David et Goliath : la Bible confrontée à l’archéologie

Berger et héros guerrier, hors-la-loi et souverain modèle… Depuis plusieurs années, archéologues et historiens renouvellent la perception de ce complexe personnage, confrontant la lecture biblique à leurs découvertes.

De Francis Joannès
"David avec la tête de Goliath" a été réalisé par le peintre baroque Caravage réalisé vers 1606-1607 et exposé à la Galerie Borghèse à Rome, en Italie.
PHOTOGRAPHIE DE Wiki Commons

Cet article a initialement paru dans le magazine Histoire et CivilisationsS'abonner

« Dès que le Philistin se fut levé, il marcha et s’approcha à la rencontre de David, et David se hâta, il courut au front de bataille à la rencontre du Philistin. Puis David porta la main à sa sacoche, en tira une pierre et la lança avec sa fronde, il frappa le Philistin au front et la pierre s’enfonça dans son front : il tomba la face contre terre. […] Alors David courut et se tint debout sur le Philistin, il prit son épée et la tira du fourreau, il le mit à mort et avec elle il lui coupa la tête. Les Philistins virent que leur héros était mort et ils s’enfuirent. » Cet épisode, tiré du Livre de Samuel (I, 17, 48-51), est l’un des plus fameux de la Bible. Il a valu à David, un petit berger, le plus jeune des fils de Jessé, une renommée toute particulière : il y apparaît en héros qui renverse le cours de l’Histoire et assure au peuple d’Israël les bienfaits de l’alliance avec Yahvé.

_Données fournies_.
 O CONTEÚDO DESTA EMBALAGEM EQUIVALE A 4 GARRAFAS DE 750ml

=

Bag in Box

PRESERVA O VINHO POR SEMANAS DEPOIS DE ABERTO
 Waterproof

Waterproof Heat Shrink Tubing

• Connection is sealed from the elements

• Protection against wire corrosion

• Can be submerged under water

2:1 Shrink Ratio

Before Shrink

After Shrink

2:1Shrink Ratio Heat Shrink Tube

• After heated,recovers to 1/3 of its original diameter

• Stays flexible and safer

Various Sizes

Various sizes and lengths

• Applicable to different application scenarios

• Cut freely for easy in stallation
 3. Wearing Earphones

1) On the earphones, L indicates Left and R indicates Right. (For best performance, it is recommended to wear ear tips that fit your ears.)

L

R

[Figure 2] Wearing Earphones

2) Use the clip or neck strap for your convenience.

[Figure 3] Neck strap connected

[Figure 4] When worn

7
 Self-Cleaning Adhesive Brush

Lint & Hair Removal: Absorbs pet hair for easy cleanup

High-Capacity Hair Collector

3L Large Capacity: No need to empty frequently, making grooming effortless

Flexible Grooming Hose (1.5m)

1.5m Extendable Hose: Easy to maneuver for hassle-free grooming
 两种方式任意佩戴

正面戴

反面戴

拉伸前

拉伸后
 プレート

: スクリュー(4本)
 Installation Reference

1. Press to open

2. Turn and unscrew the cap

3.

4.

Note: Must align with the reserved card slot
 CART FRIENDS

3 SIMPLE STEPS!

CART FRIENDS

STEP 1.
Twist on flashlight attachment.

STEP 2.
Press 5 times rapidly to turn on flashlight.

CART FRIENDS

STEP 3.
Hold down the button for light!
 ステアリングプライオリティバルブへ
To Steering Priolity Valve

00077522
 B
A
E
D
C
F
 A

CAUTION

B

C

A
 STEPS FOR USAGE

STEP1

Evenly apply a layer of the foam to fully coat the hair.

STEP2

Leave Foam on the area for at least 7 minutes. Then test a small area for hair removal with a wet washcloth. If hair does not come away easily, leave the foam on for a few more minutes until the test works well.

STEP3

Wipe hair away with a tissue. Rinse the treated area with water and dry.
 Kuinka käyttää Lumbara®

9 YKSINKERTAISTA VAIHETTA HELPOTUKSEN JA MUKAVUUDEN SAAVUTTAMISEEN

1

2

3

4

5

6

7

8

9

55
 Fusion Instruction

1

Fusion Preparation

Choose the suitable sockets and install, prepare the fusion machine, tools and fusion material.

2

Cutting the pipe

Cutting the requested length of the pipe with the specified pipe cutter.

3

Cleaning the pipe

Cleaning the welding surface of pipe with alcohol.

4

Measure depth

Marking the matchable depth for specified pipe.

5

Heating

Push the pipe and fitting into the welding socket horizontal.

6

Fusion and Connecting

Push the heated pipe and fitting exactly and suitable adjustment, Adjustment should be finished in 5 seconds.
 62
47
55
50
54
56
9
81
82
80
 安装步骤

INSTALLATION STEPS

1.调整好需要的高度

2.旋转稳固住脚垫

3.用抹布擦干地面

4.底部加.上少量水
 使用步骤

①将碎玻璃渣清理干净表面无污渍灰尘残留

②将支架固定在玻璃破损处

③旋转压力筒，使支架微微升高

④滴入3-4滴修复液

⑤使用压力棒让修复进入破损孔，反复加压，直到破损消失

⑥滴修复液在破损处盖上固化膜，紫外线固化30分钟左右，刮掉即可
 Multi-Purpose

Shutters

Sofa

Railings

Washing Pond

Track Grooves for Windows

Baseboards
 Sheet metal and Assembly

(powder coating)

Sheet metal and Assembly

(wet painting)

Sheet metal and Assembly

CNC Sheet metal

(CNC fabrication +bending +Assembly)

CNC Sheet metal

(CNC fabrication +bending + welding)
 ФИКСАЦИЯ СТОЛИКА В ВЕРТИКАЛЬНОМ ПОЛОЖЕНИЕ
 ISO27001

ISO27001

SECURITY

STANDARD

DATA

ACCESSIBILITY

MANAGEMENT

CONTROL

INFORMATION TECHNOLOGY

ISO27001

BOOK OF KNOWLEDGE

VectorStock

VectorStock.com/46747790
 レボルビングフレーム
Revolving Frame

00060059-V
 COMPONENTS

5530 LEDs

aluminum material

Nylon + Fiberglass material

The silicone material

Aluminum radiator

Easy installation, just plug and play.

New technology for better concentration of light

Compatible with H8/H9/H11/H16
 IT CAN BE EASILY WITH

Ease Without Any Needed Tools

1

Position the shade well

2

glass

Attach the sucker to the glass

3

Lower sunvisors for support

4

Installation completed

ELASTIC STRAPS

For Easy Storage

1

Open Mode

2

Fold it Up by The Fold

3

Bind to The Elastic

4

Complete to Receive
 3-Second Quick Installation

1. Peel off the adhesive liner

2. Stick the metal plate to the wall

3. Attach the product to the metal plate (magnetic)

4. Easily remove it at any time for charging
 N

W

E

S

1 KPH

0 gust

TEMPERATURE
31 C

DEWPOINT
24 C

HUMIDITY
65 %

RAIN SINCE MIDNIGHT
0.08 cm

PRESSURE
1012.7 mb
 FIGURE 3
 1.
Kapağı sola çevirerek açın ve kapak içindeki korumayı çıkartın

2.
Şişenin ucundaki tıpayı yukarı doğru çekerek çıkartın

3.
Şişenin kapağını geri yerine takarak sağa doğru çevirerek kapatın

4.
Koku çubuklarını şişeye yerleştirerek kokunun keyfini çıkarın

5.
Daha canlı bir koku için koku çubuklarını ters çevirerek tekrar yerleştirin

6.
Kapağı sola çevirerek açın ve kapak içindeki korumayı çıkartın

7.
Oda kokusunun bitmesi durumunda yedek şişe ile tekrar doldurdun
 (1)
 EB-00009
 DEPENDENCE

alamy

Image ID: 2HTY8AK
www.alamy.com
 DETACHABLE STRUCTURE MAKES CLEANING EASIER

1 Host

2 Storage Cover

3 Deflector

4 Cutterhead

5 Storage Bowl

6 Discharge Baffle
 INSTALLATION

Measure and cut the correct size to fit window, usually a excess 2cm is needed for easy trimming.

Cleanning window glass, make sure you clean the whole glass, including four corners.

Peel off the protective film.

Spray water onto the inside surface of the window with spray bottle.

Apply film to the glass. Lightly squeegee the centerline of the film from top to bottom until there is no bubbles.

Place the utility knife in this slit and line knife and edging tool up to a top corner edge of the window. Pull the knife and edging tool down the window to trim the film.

_Consigne_.
Extrayez mot pour mot, du texte sur David et Goliath, le passage qui commence à « David et Goliath » et se termine à « à leurs découvertes. ».

_Résultat obtenu_.
David et Goliath : la Bible confrontée à l’archéologie

Berger et héros guerrier, hors-la-loi et souverain modèle… Depuis plusieurs années, archéologues et historiens renouvellent la perception de ce complexe personnage, confrontant la lecture biblique à leurs découvertes.